RECORDED DATA:

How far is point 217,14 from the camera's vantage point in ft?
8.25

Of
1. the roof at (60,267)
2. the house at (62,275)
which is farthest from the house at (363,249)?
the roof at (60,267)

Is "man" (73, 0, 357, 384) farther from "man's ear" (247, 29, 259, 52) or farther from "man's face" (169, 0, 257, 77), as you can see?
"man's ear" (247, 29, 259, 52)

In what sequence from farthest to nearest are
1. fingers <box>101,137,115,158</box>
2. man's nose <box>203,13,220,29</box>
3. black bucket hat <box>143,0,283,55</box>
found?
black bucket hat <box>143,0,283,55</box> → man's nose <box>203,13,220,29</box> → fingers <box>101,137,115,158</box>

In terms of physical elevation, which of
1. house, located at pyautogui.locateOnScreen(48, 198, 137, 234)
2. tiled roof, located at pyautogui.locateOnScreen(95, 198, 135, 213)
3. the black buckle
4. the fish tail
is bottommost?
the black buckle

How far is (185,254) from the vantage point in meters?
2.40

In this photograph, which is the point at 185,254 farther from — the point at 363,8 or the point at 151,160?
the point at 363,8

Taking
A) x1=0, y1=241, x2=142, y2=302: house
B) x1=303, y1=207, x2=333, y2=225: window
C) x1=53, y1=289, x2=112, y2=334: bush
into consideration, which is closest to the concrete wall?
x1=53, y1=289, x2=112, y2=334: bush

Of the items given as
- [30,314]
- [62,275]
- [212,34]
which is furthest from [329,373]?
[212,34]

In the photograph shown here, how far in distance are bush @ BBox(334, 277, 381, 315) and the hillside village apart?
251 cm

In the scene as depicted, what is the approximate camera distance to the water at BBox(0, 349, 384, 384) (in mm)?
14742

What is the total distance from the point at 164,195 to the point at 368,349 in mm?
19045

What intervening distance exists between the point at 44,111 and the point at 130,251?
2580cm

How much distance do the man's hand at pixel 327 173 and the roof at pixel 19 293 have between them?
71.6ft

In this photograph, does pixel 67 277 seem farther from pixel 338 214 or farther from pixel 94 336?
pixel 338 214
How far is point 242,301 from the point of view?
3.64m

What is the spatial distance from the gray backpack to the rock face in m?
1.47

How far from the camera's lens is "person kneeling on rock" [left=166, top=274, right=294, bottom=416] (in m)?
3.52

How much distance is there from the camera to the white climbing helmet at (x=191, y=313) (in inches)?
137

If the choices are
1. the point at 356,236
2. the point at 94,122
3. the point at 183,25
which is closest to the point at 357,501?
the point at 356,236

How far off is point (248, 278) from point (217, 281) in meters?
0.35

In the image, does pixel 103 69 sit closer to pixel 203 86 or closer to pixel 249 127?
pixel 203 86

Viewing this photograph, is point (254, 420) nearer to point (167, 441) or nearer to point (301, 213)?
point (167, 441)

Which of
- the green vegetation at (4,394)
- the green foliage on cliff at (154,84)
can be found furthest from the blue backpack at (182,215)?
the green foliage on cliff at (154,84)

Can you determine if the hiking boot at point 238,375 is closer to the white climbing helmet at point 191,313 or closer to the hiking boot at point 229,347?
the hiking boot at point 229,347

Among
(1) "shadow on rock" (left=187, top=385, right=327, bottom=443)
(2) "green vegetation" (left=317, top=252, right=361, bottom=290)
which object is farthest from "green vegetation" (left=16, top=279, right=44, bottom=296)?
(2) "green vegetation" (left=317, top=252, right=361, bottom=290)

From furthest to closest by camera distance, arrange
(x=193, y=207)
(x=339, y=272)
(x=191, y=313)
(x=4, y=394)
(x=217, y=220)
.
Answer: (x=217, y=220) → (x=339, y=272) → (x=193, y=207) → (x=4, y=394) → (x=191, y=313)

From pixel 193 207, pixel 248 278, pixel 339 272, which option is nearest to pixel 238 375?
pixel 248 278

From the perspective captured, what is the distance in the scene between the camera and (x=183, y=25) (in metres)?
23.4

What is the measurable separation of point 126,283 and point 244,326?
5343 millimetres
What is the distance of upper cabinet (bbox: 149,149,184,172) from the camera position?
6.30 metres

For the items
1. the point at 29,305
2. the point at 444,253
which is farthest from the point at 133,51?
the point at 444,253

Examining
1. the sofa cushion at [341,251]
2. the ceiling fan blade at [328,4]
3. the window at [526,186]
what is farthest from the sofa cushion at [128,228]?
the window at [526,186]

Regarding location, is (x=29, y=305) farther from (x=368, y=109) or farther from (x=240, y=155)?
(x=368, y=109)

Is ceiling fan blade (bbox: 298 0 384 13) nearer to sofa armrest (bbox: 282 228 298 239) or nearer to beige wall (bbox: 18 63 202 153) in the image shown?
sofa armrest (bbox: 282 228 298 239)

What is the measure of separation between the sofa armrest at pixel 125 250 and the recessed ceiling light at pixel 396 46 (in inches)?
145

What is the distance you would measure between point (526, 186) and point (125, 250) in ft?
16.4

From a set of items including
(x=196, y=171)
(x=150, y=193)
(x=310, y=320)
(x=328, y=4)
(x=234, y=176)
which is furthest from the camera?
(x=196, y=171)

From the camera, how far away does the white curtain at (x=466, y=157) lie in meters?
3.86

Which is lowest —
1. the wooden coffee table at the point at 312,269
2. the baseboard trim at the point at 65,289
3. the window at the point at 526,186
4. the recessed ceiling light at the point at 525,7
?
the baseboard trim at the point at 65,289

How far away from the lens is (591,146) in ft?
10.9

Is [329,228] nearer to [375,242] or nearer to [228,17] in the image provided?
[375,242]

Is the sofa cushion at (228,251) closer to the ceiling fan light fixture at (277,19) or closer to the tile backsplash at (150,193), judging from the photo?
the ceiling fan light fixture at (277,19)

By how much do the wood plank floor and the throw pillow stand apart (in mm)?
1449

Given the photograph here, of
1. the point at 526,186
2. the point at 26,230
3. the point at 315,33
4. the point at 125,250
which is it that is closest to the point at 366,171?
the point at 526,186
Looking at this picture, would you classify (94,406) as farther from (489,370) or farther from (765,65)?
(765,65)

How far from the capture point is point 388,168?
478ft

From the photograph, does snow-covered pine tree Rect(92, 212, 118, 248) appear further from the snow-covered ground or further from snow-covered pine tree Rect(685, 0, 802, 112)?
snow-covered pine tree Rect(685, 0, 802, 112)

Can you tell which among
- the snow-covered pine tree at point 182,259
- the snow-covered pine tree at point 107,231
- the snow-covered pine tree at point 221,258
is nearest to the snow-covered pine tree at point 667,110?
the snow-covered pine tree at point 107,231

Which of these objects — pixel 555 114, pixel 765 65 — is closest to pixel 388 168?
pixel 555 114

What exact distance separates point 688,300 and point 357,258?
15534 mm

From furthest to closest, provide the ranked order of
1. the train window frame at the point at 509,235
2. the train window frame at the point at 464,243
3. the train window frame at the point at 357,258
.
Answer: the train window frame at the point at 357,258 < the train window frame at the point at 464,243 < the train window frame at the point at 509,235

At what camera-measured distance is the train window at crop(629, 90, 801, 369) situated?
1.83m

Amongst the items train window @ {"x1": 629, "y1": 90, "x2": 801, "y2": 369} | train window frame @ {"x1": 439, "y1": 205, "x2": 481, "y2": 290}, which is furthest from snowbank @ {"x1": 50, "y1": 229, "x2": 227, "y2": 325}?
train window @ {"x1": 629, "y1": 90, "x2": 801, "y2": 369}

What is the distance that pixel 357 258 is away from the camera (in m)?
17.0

SET TASK: Reproduce all of the items above verbatim, answers included.

THE SOLUTION:
How far is point 217,14 from the camera's vantage point in ft?
8.25

Of
1. the roof at (60,267)
2. the house at (62,275)
which is farthest from the house at (363,249)?
the roof at (60,267)

Is "man" (73, 0, 357, 384) farther from "man's ear" (247, 29, 259, 52) or farther from "man's face" (169, 0, 257, 77), as you can see?
"man's ear" (247, 29, 259, 52)

In what sequence from farthest to nearest are
1. fingers <box>101,137,115,158</box>
2. man's nose <box>203,13,220,29</box>
3. black bucket hat <box>143,0,283,55</box>
found?
black bucket hat <box>143,0,283,55</box> → man's nose <box>203,13,220,29</box> → fingers <box>101,137,115,158</box>

In terms of physical elevation, which of
1. house, located at pyautogui.locateOnScreen(48, 198, 137, 234)
2. tiled roof, located at pyautogui.locateOnScreen(95, 198, 135, 213)
3. the black buckle
4. the fish tail
is bottommost?
the black buckle

How far is (185,254) from the vantage point in meters?
2.40

In this photograph, which is the point at 185,254 farther from — the point at 363,8 or the point at 151,160?
the point at 363,8

Taking
A) x1=0, y1=241, x2=142, y2=302: house
B) x1=303, y1=207, x2=333, y2=225: window
C) x1=53, y1=289, x2=112, y2=334: bush
into consideration, which is closest to the concrete wall?
x1=53, y1=289, x2=112, y2=334: bush

Of the items given as
- [30,314]
- [62,275]
- [212,34]
which is furthest from [329,373]?
[212,34]

In the photograph shown here, how far in distance are bush @ BBox(334, 277, 381, 315) and the hillside village apart?
251 cm

In the scene as depicted, what is the approximate camera distance to the water at BBox(0, 349, 384, 384) (in mm)?
14742

What is the total distance from the point at 164,195 to the point at 368,349 in mm?
19045

What intervening distance exists between the point at 44,111 and the point at 130,251?
2580cm

How much distance do the man's hand at pixel 327 173 and the roof at pixel 19 293 have between them?
71.6ft

In this photograph, does pixel 67 277 seem farther from pixel 338 214 or farther from pixel 94 336?
pixel 338 214
How far is point 242,301 from the point of view?
3.64m

What is the spatial distance from the gray backpack to the rock face in m?
1.47

How far from the camera's lens is "person kneeling on rock" [left=166, top=274, right=294, bottom=416] (in m)?
3.52

How much distance is there from the camera to the white climbing helmet at (x=191, y=313) (in inches)?
137

If the choices are
1. the point at 356,236
2. the point at 94,122
3. the point at 183,25
which is closest to the point at 357,501?
the point at 356,236

How far off is point (248, 278) from point (217, 281) in meters?
0.35

In the image, does pixel 103 69 sit closer to pixel 203 86 or closer to pixel 249 127?
pixel 203 86

Viewing this photograph, is point (254, 420) nearer to point (167, 441) or nearer to point (301, 213)?
point (167, 441)

Which of
- the green vegetation at (4,394)
- the green foliage on cliff at (154,84)
can be found furthest from the blue backpack at (182,215)?
the green foliage on cliff at (154,84)

Can you determine if the hiking boot at point 238,375 is closer to the white climbing helmet at point 191,313 or closer to the hiking boot at point 229,347?
the hiking boot at point 229,347

Among
(1) "shadow on rock" (left=187, top=385, right=327, bottom=443)
(2) "green vegetation" (left=317, top=252, right=361, bottom=290)
which object is farthest from "green vegetation" (left=16, top=279, right=44, bottom=296)?
(2) "green vegetation" (left=317, top=252, right=361, bottom=290)

From furthest to closest by camera distance, arrange
(x=193, y=207)
(x=339, y=272)
(x=191, y=313)
(x=4, y=394)
(x=217, y=220)
.
Answer: (x=217, y=220) → (x=339, y=272) → (x=193, y=207) → (x=4, y=394) → (x=191, y=313)

From pixel 193 207, pixel 248 278, pixel 339 272, which option is nearest to pixel 238 375?
pixel 248 278

From the perspective captured, what is the distance in the scene between the camera and (x=183, y=25) (in metres)?
23.4

What is the measurable separation of point 126,283 and point 244,326?
5343 millimetres
What is the distance of upper cabinet (bbox: 149,149,184,172) from the camera position?
6.30 metres

For the items
1. the point at 29,305
2. the point at 444,253
which is farthest from the point at 133,51?
the point at 444,253

Examining
1. the sofa cushion at [341,251]
2. the ceiling fan blade at [328,4]
3. the window at [526,186]
what is farthest from the sofa cushion at [128,228]?
the window at [526,186]

Regarding location, is (x=29, y=305) farther from (x=368, y=109) or farther from (x=240, y=155)?
(x=368, y=109)

Is ceiling fan blade (bbox: 298 0 384 13) nearer to sofa armrest (bbox: 282 228 298 239) or nearer to beige wall (bbox: 18 63 202 153) in the image shown?
sofa armrest (bbox: 282 228 298 239)

What is the measure of separation between the sofa armrest at pixel 125 250 and the recessed ceiling light at pixel 396 46 (in inches)?
145

What is the distance you would measure between point (526, 186) and point (125, 250) in ft?
16.4

From a set of items including
(x=196, y=171)
(x=150, y=193)
(x=310, y=320)
(x=328, y=4)
(x=234, y=176)
which is furthest from the camera?
(x=196, y=171)

From the camera, how far away does the white curtain at (x=466, y=157) lie in meters?
3.86

Which is lowest —
1. the wooden coffee table at the point at 312,269
2. the baseboard trim at the point at 65,289
3. the window at the point at 526,186
4. the recessed ceiling light at the point at 525,7
?
the baseboard trim at the point at 65,289

How far away from the lens is (591,146) in ft?
10.9

Is [329,228] nearer to [375,242] or nearer to [228,17] in the image provided?
[375,242]

Is the sofa cushion at (228,251) closer to the ceiling fan light fixture at (277,19) or closer to the tile backsplash at (150,193), judging from the photo?
the ceiling fan light fixture at (277,19)

By how much do the wood plank floor and the throw pillow stand apart (in mm)?
1449

Given the photograph here, of
1. the point at 526,186
2. the point at 26,230
3. the point at 315,33
4. the point at 125,250
which is it that is closest to the point at 366,171?
the point at 526,186
Looking at this picture, would you classify (94,406) as farther from (489,370) or farther from (765,65)?
(765,65)

How far from the capture point is point 388,168?
478ft

From the photograph, does snow-covered pine tree Rect(92, 212, 118, 248) appear further from the snow-covered ground or further from snow-covered pine tree Rect(685, 0, 802, 112)?
snow-covered pine tree Rect(685, 0, 802, 112)

Can you tell which among
- the snow-covered pine tree at point 182,259
- the snow-covered pine tree at point 107,231
- the snow-covered pine tree at point 221,258
is nearest to the snow-covered pine tree at point 667,110?
the snow-covered pine tree at point 107,231

Which of these objects — pixel 555 114, pixel 765 65 — is closest to pixel 388 168?
pixel 555 114

What exact distance separates point 688,300 and point 357,258?
15534 mm

From furthest to closest, provide the ranked order of
1. the train window frame at the point at 509,235
2. the train window frame at the point at 464,243
3. the train window frame at the point at 357,258
.
Answer: the train window frame at the point at 357,258 < the train window frame at the point at 464,243 < the train window frame at the point at 509,235

At what camera-measured distance is the train window at crop(629, 90, 801, 369) situated?
1.83m

Amongst the items train window @ {"x1": 629, "y1": 90, "x2": 801, "y2": 369} | train window frame @ {"x1": 439, "y1": 205, "x2": 481, "y2": 290}, which is furthest from snowbank @ {"x1": 50, "y1": 229, "x2": 227, "y2": 325}?
train window @ {"x1": 629, "y1": 90, "x2": 801, "y2": 369}

What is the distance that pixel 357 258 is away from the camera (in m)?
17.0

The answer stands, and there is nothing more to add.